PASSAGE FOR REVIEW:
== Segment start ==
During the recent financial crisis from October ‘08 — March ‘09, the world economy deflated. The price of commodities fell, most notably oil, and the strength of the U.S. dollar soared. “Cash was King” during these five months as quality assets became bargains, and valuations in the stock market finally got down to reasonable levels.
The U.S. passed huge stimulus legislation, the banks’ toxic assets were “written off,” and the Fed began to print money. The cash Kings on the sidelines re-entered the stock market along with some stimulus money, causing the markets to climb 40% from their March lows. Inventories of goods left over from the deflation are slowly being depleted, consumer confidence is returning, and the policy-makers are claiming that “green shoots” are sprouting up in the economy.
However, the fundamentals paint a vastly different picture. The barely existent U.S. manufacturing base was further devastated by the bankruptcy of the car industry, and the entire economy is still bleeding jobs. The gutted financial services industry, which represented 40% of the U.S. economy, is being propped up by a “surge” of monopoly money.
It is estimated that the U.S. national deficit will reach 100% of GDP ($13.5 trillion) very shortly. This says nothing of the Goliath-sized unfunded liabilities like Social Security and Medicare, or the massive personal and corporate debt lingering. It seems the only jobs created so far are at the Federal Reserve printing presses, and bond salesmen at the State Department. China now holds nearly $800 billion in Treasury notes and the interest paid by the U.S. has climbed from 2.75% to nearly 4% in the last few months.
== Segment end ==
QUESTIONS:
1. How would you put this sentence from the economy passage into Spanish: "However, the fundamentals paint a vastly different picture."
2. Could you echo the economy passage starting with "During the recent" and going on through "to reasonable levels."?
Work only from the economy passage, with no outside knowledge.

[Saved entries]
== Segment start ==
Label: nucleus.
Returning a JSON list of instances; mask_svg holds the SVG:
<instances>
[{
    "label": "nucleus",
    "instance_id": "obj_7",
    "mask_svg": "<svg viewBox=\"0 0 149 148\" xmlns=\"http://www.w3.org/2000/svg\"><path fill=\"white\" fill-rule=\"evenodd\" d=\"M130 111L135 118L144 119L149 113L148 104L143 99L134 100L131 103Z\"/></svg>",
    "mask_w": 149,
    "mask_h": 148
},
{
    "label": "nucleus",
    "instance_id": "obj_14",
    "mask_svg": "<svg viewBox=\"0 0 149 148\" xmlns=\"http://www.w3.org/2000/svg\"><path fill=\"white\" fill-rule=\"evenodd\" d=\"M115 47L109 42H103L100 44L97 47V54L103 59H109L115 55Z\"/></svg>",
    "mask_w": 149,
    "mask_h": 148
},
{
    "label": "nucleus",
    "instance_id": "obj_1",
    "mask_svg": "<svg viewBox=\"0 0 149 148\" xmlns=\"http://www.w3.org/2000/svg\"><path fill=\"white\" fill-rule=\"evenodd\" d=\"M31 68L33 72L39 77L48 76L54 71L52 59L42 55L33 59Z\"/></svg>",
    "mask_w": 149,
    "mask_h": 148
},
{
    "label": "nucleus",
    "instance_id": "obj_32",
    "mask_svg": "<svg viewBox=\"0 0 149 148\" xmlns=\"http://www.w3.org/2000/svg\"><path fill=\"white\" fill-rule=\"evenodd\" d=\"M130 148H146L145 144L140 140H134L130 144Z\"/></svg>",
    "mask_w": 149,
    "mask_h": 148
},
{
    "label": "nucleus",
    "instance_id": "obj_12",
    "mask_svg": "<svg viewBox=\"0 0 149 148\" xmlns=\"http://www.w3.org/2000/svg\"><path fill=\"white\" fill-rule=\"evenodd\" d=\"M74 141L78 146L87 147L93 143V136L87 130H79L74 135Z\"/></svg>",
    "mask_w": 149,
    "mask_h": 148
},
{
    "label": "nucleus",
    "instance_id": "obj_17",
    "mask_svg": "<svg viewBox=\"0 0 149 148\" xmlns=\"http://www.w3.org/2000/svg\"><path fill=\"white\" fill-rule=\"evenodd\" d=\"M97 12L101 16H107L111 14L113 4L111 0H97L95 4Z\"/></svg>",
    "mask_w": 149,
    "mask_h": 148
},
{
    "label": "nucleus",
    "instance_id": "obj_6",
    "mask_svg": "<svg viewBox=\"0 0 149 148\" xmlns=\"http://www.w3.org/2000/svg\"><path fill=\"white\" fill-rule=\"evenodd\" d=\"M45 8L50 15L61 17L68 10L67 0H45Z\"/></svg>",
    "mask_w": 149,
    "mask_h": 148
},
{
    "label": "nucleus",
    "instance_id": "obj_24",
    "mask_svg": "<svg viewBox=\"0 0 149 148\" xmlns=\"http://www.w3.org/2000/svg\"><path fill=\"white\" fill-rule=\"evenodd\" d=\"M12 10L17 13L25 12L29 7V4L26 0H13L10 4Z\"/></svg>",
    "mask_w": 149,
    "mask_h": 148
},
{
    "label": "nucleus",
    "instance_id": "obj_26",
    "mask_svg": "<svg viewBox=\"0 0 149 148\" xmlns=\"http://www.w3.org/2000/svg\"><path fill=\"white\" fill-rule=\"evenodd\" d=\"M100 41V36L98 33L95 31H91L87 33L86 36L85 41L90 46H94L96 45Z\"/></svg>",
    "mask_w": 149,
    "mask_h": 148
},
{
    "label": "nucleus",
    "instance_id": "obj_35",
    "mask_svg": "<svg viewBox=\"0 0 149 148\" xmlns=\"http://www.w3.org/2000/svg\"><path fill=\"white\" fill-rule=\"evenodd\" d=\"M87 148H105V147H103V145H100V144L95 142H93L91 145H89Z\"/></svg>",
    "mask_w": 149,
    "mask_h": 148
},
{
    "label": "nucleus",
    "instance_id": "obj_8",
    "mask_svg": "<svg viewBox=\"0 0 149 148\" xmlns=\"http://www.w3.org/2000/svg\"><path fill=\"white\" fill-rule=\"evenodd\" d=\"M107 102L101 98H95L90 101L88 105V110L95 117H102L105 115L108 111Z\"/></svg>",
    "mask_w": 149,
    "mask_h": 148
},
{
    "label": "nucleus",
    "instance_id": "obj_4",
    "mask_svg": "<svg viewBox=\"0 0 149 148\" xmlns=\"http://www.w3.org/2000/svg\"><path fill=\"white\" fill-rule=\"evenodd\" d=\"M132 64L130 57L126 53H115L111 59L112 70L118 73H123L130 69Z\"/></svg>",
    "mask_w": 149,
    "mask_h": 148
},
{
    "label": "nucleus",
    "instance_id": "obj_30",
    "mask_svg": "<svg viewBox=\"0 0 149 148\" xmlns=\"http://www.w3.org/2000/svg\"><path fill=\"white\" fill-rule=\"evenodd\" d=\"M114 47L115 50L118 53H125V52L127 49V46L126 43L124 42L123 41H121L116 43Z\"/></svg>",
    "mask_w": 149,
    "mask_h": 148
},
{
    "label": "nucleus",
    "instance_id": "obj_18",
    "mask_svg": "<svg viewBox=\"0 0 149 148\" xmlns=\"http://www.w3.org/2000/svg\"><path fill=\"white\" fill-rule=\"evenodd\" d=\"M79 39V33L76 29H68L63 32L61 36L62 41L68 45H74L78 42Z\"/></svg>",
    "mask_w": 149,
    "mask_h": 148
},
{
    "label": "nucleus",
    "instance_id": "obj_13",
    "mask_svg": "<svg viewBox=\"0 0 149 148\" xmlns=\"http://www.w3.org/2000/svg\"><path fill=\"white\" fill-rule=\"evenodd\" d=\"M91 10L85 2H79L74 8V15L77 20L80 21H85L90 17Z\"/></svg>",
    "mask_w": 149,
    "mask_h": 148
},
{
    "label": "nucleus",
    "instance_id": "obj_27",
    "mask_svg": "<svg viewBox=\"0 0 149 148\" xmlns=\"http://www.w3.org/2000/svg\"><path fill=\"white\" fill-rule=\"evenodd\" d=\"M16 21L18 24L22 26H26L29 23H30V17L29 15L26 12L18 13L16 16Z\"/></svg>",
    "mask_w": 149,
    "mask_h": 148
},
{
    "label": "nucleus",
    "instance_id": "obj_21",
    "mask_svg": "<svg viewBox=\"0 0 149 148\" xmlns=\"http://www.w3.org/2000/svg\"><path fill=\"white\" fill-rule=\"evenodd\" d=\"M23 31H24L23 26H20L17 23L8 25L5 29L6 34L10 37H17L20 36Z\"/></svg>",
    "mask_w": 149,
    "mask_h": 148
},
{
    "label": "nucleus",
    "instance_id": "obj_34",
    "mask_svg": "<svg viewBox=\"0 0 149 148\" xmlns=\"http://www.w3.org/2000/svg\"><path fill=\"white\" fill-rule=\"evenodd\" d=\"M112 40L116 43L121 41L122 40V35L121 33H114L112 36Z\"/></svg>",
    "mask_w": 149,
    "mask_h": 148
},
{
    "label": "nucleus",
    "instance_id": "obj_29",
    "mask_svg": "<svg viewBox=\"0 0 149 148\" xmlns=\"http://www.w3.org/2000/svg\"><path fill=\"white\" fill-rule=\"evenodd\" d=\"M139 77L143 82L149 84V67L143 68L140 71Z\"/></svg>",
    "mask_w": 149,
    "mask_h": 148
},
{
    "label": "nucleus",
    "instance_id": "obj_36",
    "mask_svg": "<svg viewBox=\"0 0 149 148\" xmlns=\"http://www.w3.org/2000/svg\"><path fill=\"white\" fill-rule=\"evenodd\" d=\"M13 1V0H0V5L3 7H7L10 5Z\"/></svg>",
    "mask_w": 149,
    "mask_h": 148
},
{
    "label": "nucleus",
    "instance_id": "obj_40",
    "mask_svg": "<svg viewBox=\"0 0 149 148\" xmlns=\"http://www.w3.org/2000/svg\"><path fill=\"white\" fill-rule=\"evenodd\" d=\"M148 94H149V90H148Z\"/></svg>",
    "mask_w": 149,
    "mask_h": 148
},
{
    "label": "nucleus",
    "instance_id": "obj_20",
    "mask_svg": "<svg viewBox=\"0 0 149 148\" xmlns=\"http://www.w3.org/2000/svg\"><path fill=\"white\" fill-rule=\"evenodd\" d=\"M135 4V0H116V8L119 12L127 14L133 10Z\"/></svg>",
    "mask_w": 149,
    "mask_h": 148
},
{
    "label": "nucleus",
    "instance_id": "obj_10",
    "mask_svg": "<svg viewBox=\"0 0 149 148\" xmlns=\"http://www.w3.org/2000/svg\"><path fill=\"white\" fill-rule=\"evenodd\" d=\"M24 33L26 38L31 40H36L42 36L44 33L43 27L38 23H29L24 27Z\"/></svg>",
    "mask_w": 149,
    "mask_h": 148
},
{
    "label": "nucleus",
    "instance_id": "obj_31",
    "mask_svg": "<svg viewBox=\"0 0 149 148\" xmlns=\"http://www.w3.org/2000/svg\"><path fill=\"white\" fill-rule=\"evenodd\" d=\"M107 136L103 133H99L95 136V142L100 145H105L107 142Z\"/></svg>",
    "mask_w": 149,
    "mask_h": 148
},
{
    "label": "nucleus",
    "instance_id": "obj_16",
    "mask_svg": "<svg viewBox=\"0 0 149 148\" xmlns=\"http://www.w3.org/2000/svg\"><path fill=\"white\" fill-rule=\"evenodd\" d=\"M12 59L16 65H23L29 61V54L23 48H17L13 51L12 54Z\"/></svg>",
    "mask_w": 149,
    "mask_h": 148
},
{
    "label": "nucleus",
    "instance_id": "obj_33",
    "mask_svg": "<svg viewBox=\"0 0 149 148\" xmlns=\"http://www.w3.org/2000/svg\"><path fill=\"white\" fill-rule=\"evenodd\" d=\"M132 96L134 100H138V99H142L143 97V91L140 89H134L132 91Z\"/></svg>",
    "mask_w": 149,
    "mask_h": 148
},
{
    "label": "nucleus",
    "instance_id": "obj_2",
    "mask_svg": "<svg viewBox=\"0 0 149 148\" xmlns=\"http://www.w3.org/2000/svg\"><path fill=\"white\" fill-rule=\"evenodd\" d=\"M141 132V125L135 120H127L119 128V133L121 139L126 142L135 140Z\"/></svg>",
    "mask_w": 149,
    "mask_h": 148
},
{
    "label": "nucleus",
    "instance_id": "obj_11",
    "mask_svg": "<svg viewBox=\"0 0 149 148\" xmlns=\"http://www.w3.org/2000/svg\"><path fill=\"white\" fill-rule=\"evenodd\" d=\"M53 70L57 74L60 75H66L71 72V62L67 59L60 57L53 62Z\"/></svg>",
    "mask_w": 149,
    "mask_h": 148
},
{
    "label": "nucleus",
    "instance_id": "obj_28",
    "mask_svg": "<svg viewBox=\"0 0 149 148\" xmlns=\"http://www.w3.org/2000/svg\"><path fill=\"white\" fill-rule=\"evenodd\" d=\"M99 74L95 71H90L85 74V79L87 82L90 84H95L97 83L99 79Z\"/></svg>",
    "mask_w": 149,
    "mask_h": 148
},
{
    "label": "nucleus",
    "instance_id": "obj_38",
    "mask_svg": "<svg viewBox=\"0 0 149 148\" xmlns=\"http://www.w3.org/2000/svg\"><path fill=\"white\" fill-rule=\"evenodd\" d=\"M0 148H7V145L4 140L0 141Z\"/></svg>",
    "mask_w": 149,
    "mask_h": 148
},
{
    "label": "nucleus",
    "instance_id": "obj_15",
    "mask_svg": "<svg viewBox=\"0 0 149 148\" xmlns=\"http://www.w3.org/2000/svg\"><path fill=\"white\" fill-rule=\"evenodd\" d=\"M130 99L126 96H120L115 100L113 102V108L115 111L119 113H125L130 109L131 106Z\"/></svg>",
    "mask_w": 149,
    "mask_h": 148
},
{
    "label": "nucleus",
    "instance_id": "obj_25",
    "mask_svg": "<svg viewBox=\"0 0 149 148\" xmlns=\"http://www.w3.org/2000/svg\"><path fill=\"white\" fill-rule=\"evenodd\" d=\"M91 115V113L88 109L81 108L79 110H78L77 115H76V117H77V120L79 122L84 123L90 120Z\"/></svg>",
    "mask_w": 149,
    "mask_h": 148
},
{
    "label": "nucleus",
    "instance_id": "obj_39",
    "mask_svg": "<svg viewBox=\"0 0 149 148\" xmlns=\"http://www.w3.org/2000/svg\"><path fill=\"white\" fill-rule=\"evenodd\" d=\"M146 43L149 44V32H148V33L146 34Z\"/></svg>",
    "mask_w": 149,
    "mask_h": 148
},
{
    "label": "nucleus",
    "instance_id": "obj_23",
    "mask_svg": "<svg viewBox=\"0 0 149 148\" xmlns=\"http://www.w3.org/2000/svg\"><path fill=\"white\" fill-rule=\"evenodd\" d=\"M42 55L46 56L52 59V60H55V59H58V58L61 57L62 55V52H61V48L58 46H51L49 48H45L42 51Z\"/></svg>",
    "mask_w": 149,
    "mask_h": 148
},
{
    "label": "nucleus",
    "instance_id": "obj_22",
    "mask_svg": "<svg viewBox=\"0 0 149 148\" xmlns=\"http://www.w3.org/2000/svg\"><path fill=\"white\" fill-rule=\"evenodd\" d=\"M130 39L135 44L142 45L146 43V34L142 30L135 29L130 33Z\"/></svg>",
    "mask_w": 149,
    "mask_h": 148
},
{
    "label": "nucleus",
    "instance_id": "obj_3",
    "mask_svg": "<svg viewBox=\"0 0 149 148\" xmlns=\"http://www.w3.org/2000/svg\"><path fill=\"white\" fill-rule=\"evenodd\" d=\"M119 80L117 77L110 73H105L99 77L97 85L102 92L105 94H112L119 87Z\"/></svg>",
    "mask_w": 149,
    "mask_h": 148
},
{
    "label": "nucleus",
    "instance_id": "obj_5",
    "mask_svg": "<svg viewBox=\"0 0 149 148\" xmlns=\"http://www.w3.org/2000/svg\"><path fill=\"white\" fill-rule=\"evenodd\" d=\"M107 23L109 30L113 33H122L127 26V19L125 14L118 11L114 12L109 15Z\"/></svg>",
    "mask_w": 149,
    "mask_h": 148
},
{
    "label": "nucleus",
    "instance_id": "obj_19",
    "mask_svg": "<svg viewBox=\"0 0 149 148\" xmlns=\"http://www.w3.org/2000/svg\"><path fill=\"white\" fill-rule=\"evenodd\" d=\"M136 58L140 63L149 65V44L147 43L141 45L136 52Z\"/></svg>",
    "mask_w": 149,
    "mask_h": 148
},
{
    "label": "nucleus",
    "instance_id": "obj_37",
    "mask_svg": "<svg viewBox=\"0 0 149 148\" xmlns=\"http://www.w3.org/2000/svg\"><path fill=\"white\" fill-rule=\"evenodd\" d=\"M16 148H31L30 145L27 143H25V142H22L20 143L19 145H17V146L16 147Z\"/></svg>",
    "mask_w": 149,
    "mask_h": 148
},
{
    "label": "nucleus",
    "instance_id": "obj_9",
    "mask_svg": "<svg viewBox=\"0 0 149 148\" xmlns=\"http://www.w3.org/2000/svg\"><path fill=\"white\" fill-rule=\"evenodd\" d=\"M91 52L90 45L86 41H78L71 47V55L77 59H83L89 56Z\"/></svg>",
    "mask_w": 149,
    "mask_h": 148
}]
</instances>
== Segment end ==
ANSWERS FOR EACH ITEM:
1. Sin embargo, los fundamentos pintan un panorama muy diferente.

2.
During the recent financial crisis from October ‘08 — March ‘09, the world economy deflated. The price of commodities fell, most notably oil, and the strength of the U.S. dollar soared. “Cash was King” during these five months as quality assets became bargains, and valuations in the stock market finally got down to reasonable levels.